● Text extract:
%%
How much is too much? Consumerism and Happiness in an Age of Plenty

“I shop, therefore, I am.” “You are what you own.” “He who dies with the most toys wins.” “The only value is market value.” These pithy slogans, and many more like them, capture the sentiment of many today, especially in America. Amazon, Walmart, and Apple are the new holy trinity of modern America. The sporting complex is the new community center. Endless (and, all too often, mindless) movies, television, and concerts fill up the periphery of our lives. Social media beckons us too, even in our work, to escape to a virtual world where our sense of worth is shaped by the collective “other” through likes, comments, and pictures of the “best selves” of those enjoying material goods and pleasurable experiences ad infinitum.

We might ask, what is the driving factor behind these pithy slogans and the relentless pursuit of more stuff and more experiences? The idea is that somehow things and experiences will make us happy. They will satisfy. The “good life” consists in the accumulation of stuff and experiences.
%%
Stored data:
%%
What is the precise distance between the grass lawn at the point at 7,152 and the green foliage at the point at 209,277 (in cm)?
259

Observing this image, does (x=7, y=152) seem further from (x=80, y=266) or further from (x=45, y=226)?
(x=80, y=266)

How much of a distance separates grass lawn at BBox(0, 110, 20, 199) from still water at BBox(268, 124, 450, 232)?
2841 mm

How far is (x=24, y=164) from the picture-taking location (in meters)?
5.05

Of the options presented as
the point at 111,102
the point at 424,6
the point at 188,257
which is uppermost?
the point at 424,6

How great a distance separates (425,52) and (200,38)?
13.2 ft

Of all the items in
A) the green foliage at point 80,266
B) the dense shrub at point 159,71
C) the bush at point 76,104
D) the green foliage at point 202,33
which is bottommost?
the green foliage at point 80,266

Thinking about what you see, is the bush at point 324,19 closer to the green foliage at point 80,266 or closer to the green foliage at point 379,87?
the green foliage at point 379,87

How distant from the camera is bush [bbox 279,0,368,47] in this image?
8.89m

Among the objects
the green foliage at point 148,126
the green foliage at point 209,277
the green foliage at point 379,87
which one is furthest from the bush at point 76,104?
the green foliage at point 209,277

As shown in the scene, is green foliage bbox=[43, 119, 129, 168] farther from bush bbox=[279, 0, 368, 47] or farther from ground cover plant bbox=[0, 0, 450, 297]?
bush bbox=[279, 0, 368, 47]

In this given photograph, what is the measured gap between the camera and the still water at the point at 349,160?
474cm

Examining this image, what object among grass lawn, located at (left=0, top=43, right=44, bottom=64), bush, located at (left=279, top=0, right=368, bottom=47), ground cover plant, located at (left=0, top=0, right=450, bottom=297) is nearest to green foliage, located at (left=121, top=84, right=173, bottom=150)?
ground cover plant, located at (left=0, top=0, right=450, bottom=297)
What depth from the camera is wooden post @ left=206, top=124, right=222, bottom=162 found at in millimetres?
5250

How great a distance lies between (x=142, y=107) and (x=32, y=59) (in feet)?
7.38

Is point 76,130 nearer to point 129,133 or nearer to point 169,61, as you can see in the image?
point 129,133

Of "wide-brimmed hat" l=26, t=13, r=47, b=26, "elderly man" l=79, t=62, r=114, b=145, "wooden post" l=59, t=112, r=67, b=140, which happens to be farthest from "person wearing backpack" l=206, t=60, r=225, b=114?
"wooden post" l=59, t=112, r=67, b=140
%%
● Task goal: Continue the text on consumerism and happiness, picking up after its last sentence. The stored data has no connection to the text on consumerism and happiness.

● Exercise answer:
The problem with this picture is twofold. First, statistics reveal that while modern Americans have more stuff and more leisure than ever before, we are a profoundly unhappy people.[1] It simply is not the case that things and experiences make us happy in the long run. Second, the issue is complex, and as it turns out, there is truth to be found in the middle of all the excess. Material things are not, in themselves, bad. Many experiences—including entertainment—are not, in themselves, bad. The problem begins when we try to squeeze more out of these things and experiences than they were meant to provide. The problem, then, is one of context.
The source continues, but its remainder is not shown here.